**Task requirements**
Reproduce the following data verbatim, preserving every line, character, and bounding-box value.

**Extracted entries**
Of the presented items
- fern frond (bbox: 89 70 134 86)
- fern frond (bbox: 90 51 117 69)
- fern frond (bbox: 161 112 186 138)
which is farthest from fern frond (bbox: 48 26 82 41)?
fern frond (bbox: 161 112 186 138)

**Output for this exercise**
Of the presented items
- fern frond (bbox: 89 70 134 86)
- fern frond (bbox: 90 51 117 69)
- fern frond (bbox: 161 112 186 138)
which is farthest from fern frond (bbox: 48 26 82 41)?
fern frond (bbox: 161 112 186 138)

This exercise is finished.